12 Reasons You Should NOT Move to Hawaii!
12 Reasons You May NOT Want to Move to Hawaii
Here’s where we try to talk you out of paradise by telling you some
If you read fifty or so articles on our site, are you going to have an overly optimistic view of what life in Hawaii is all about and be surprised when you arrive and it isn’t like you expected?
Reason #1 you should not move to Hawaii: There’s a good chance you’ll be living at what feels like poverty
The “middle class” in Hawaii lives at what their mainland counterparts would consider poverty levels. Many family work several jobs, live paycheck to paycheck, have substandard (by mainland comparison) housing conditions, very little expendable income and at any moment are living on the financial edge.
Put it simply, in Hawaii as of 2019 you need to be earning at least $150k a year to have what on the mainland can be had for $75k/yr. And if you have a larger family, you’ll need more and possibly a lot more income.
If you’re going to live in Hawaii, you need to be prepared to live a lifestyle of comparative poverty. If you can stay here for the long term you can work your way up, but on day one be prepared to live a vastly downgraded lifestyle. Unless you’re already a multi-millionaire.
Reason #2 you should not move to Hawaii: One of the worst places to start a business
On various rankings, Hawaii nearly always comes at the bottom of the list in terms of starting a business. If you’ve dreamed owning a business, Hawaii is going to make it many, many times harder for you to succeed. It’s not impossible though as Hawaii has thousands of successful small family businesses.
It’s just that you will have a much, much harder time starting and running a business here than almost anywhere else. If the business is in a regulated industry, you’ll have to deal with very long streams of red tape. And once you get past that, you’ll need to build trust and respect in the community to get customers and that becomes a big catch-22: You need customers to build trust and respect but you need trust and respect to get customers.

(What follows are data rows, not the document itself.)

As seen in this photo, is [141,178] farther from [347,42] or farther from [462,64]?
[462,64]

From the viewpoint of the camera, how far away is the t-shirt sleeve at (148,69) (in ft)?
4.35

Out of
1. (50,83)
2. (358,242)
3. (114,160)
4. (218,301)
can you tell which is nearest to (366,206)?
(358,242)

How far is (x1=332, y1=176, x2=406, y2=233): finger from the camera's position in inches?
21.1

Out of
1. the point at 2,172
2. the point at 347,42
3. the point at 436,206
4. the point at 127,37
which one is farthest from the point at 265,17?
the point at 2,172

Reason #3 you should not move to Hawaii: Near the bottom in public education
Hawaii has one of the largest capacity (per-capita) of private schools in the nation and that’s because parents try to avoid Hawaii’s public schools if they can. Hawaii’s public school system usually sits near the bottom of various national rankings. In 2018 WalletHub ranked Hawaii #39 overall and #43 for “Quality”.

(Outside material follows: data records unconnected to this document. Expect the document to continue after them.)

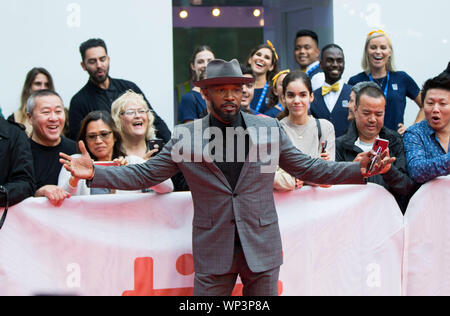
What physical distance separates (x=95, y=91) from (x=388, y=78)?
2.95m

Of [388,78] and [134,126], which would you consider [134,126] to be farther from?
[388,78]

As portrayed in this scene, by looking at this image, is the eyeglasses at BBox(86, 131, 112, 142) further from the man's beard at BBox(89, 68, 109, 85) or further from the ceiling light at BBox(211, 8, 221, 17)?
the ceiling light at BBox(211, 8, 221, 17)

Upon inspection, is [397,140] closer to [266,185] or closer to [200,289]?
[266,185]

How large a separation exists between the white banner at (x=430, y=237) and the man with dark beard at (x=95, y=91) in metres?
2.52

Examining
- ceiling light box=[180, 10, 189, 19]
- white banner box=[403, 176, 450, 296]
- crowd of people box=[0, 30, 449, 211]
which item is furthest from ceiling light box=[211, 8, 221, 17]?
white banner box=[403, 176, 450, 296]

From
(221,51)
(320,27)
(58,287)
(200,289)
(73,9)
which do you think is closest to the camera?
(200,289)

The problem with private schools is that due to high demand, it’s expensive. In 2021 you can expect to pay around $17k/year per student. If you have two children, you’re talking $34k/yr and that’s after taxes so about $45k-$50k/yr of your gross income will go to paying for private school.

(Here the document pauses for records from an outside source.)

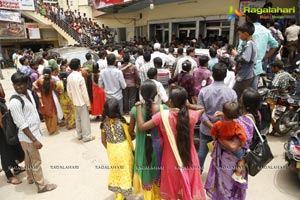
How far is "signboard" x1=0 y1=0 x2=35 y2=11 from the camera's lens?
632 inches

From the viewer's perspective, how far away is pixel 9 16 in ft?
54.2

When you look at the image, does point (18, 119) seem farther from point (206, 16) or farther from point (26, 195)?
point (206, 16)

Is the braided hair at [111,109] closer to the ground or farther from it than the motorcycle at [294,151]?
farther from it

So combine this with the $150k income to start and you’re up to $200k/yr in gross income. And we haven’t even talked about buying a house yet.
Because everyone wants to live here and is willing to work for less (admittedly this is just our guess and not a data research-backed conclusion), the result is that jobs here pay much less than their mainland counterparts. Expect a 20% cut in pay or more from what you’re making on the mainland.